Daniel Thomae

Flexible mask illumination setup for serial multipatterning in Talbot lithography

A flexible illumination system for Talbot lithography is presented, in which the Talbot mask is illuminated by discrete but variable incidence angles. Changing the illumination angle stepwise in combination with different exposure doses for different angles offers the possibility to generate periodic continuous surface relief structures. To demonstrate the capability of this approach, two exemplary micro-optical structures were manufactured. The first example is a blazed grating with a stepsize of 1.5 μm. The second element is a specific beam splitter with parabolic-shaped grating grooves. The quality of the manufacturing process is evaluated on the basis of the optical performance of the resulting micro-optical elements.

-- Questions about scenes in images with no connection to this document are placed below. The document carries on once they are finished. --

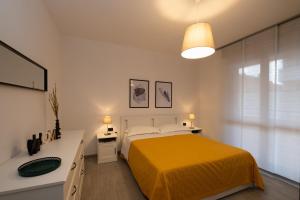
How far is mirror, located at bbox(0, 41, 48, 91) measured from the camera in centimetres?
108

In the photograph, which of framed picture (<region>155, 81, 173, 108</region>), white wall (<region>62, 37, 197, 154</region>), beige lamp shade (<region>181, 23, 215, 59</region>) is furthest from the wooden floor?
beige lamp shade (<region>181, 23, 215, 59</region>)

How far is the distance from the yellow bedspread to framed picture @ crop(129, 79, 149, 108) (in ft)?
4.54

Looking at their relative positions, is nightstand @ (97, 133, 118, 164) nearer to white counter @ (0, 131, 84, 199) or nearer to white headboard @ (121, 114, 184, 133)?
white headboard @ (121, 114, 184, 133)

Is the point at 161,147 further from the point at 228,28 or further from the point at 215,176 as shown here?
the point at 228,28

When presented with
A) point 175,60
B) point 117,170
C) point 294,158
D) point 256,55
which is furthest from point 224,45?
point 117,170

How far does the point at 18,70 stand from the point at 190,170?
80.1 inches

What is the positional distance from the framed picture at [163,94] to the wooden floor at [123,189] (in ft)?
6.04

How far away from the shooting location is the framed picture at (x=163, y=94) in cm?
375

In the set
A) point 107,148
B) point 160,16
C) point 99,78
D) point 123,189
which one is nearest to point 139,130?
point 107,148

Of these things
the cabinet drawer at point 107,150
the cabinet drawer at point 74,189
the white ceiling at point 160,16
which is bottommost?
the cabinet drawer at point 107,150

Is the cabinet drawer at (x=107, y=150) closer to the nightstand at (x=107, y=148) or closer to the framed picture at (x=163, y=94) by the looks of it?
the nightstand at (x=107, y=148)

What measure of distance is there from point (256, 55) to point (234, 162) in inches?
83.6

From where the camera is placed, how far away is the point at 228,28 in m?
2.58

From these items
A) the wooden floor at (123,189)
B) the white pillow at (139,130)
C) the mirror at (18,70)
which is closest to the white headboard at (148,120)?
the white pillow at (139,130)
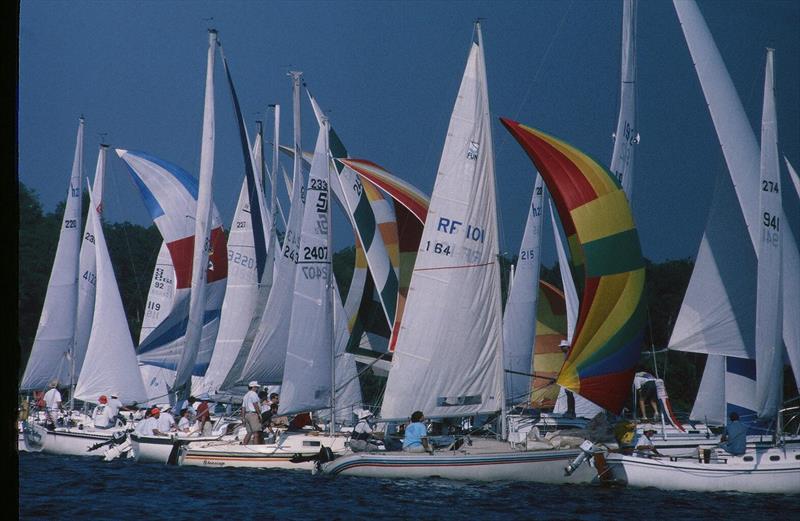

Talbot-carpets of periodic and quasi-periodic close-packed 2D mask structures calculated by a modified chirp-z-algorithm

In this contribution we simulate theoretically the resulting 3D Talbot-carpets of different initial close-packed 2D mask structures. Especially, we investigate the transition from regular periodic to quasi-periodic tessellations. For the pure periodic mask structure a hexagonally tessellation was selected. The calculated field distribution adjacent to the mask still shows a lateral six-fold symmetry but also a rather complex characteristics in the propagation direction. In particular, the appearance and the repetition of self-imaging planes deviate significantly from the classical Talbot-effect. For the quasi-periodic tessellation a Penrose tapestry based on rhombus pairs was chosen. A pronounced lateral fivefold symmetry becomes visible in the field distribution. In the propagation direction dominant planes with increased intensity are observed clearly, but, instead of a simple periodicity, a complex behavior becomes obvious. The numerical algorithm used in our simulations is based on a modified angular spectrum method, in which Bluesteins fast Fourier (FFT) algorithm is applied. This approach allows to decouple the sampling points in the real space and in the spatial frequency domain so that both parameter can be chosen independently. The introduced fast and flexible algorithm requires a minimized number of numerical steps and a minimal computation time, but still offers high accuracy.

Influence of oblique illumination on perfect Talbot imaging and nearly perfect self-imaging for gratings beyond five diffraction orders

The Talbot self-imaging effect of amplitude gratings is afflicted with aberrations that distort the self-image. This occurs especially if the grating period p is only a few times larger than the illumination wavelength λ. For example, for lithographic applications of the Talbot effect these aberrations lower the lateral writing resolution and should be minimized. Noponen found, however, some discrete ratios of p/λ in the interval of 2.0<p/λ<3 that are aberration-free. We generalize the definition of the Talbot distance to include oblique illumination and show how Noponens discrete ratios can be shifted by it. In the second part, we look at ratios of p/λ larger than 3, so that there are more than five diffraction orders behind the grating. For this region we present a method to find ratios of p/λ with at least minimal aberrations and present some self-image examples that are of interest for lithographic purposes up to the range of p/λ≈12.

Tailored Microoptical and Sub-Wavelength Structures

Diffractive optical elements (DOEs) are of enormous importance for applications in spectroscopic and imaging systems. We demonstrate that modified Talbot-Lithography is a fast and flexible technology for the mastering of micro-optical components, especially to manufacture high efficient spectroscopic diffractive gratings with an extended profile depth. The characteristics of DOEs also open up new opportunities for their integration in variable elastomeric optical components. We present theoretical investigations of the mechanical deformation of an initial Blazed-like diffractive grating and its impact on the optical diffraction efficiency.